SELECTED EXTRACT:

WCF Proxy Generation without Types

On a previous project (.Net 1.1 Web Services) I spent hours if not days manually removing all of the proxy generated types from the Visual Studio.NET generated proxy class in order to use my Data Transfer Objects on the client tier.  To the best of my knowledge, this was the only way to achieve this short of implementing an Assembler to convert teh proxy type to my real types.

WCF changes this by providing a mechanism to exclude the type information from the proxy class based on the types it knows about in advance.  Unfortunately it's not built into the IDE, but that's hardly a major disadvantage.

The key is in manually using svcutil.exe to generate your proxy classes as follows:

C:\Samples\WcfSerialization>svcutil.exe /out:WcfServiceProxy.cs /d:Schmu
rgon.WcfClient.Web /r:Schmurgon.Data.Contracts\Schmurgon.Data.Contracts\bin\debu
g\Schmurgon.Data.Contracts.dll http://localhost:5150/Schmurgon.WcfService.Host/S
ervice.svc?wsdl

The switches are:

/out: param is simply the name of the output proxy class.

/d: the directory in which to store the proxy class.

/r: the assembly containing the types that would otherwise be included in the proxy class

[none] the address of your WCF service.

 

Invoking the Proxy Class

After including the generated class into a client application, it can be used as expected:

 

WcfServiceClient client = new WcfServiceClient();
TestDto testDto = client.FindTest( 1 );

Serializing to ASP.NET Session State? No Problem

ASP.NET 1.1 and the web services team really should have communicated a little more during development.  I was forced to use the [Serializable] attribute, along with full blown implementations of ISerializable in order to get my Data Transfer Objects to serialize correctly across the wire, and into session state in a web application.  Because my Dto's implemented events on the property setters, the events used to fire out of order during serialization.

Thankfully, this has been fixed with WCF.  The above example works perfectly placing the retrieved object into session state, pulling it back out again and then sending it back over the wire.

This was achieved mosty due to the design decision to use the [ DataMember ] attribute on the private fields of the class.  In my opinion, this is a much better way of implementing serialization, because it guarantees that the object is essentially identical before and after serialization.  Using the public properties is fine if you don't have any logic contained within the getters or setters, but otherwise I'd stick with the application to private memers. 


Posted 12-17-2006 8:21 PM by Ben Scott

Comments

Rory Primrose wrote re: WCF Proxy Generation without Types
on 12-18-2006 1:42 PM

This mapping can be achieved by using schema extensions for web references (http://neovolve.com/archive/2006/10/24/Neovolve.Schema.Extensions-1.0-released.aspx). I haven't tested this with a WCF service reference though, but if you share the contracts then it won't be a problem for a WCF service.

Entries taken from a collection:
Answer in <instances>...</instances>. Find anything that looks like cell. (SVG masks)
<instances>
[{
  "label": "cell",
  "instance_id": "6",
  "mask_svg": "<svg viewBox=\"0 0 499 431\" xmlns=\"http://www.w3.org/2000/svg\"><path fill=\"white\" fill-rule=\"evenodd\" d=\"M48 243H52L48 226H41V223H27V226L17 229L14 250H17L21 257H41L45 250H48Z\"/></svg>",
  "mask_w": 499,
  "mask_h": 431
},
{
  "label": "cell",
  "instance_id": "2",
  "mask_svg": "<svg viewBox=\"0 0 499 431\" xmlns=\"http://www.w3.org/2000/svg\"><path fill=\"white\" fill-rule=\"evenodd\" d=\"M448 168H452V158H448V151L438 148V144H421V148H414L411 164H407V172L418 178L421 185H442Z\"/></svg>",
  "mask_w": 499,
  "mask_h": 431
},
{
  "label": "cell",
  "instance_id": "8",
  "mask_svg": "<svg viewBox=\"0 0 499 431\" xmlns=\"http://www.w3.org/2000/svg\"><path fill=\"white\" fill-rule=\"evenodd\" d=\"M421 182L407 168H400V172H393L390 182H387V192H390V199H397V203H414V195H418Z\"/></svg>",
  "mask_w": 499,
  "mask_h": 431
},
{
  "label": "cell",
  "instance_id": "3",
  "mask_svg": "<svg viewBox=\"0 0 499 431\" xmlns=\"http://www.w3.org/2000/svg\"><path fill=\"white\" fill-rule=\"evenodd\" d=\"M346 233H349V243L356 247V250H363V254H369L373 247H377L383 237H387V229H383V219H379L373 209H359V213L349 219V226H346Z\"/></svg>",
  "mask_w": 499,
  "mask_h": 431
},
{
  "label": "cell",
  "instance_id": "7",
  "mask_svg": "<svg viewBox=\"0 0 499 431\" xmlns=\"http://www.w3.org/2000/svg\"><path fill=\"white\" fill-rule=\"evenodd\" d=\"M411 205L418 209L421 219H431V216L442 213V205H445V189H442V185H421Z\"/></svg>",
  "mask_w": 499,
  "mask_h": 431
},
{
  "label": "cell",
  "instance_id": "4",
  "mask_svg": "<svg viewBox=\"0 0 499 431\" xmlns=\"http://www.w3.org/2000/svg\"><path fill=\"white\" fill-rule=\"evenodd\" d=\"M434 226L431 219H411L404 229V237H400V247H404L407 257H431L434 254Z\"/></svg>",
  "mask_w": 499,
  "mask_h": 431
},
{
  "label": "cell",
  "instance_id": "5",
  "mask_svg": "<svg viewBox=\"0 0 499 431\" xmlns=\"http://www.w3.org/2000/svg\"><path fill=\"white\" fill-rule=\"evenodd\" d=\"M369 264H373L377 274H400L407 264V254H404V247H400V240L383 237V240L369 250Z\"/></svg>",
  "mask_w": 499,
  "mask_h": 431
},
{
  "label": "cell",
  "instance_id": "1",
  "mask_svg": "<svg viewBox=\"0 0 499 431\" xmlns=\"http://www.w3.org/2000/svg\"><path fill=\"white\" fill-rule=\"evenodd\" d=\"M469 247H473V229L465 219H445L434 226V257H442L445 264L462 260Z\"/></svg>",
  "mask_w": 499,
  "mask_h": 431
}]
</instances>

EXPLORE THE MATERIAL:
A: Echo the passage of the WCF proxy post starting at "On a previous" and ending at "my real types.".
B: List each item given under "The switches are:" in the WCF proxy post, along with its stated meaning.
C: Answer these questions from the WCF proxy post:
(i) What port number appears in the service address passed to svcutil.exe?
(ii) On what date and at what time was the post published?
(iii) Which attribute is used on the private fields of the class?

ANSWERS BY ITEM NUMBER:
A:
On a previous project (.Net 1.1 Web Services) I spent hours if not days manually removing all of the proxy generated types from the Visual Studio.NET generated proxy class in order to use my Data Transfer Objects on the client tier.  To the best of my knowledge, this was the only way to achieve this short of implementing an Assembler to convert teh proxy type to my real types.

B:
/out: the name of the output proxy class
/d: the directory in which to store the proxy class
/r: the assembly containing the types that would otherwise be included in the proxy class
[none]: the address of your WCF service

C:
(i) 5150
(ii) 12-17-2006, 8:21 PM
(iii) [DataMember]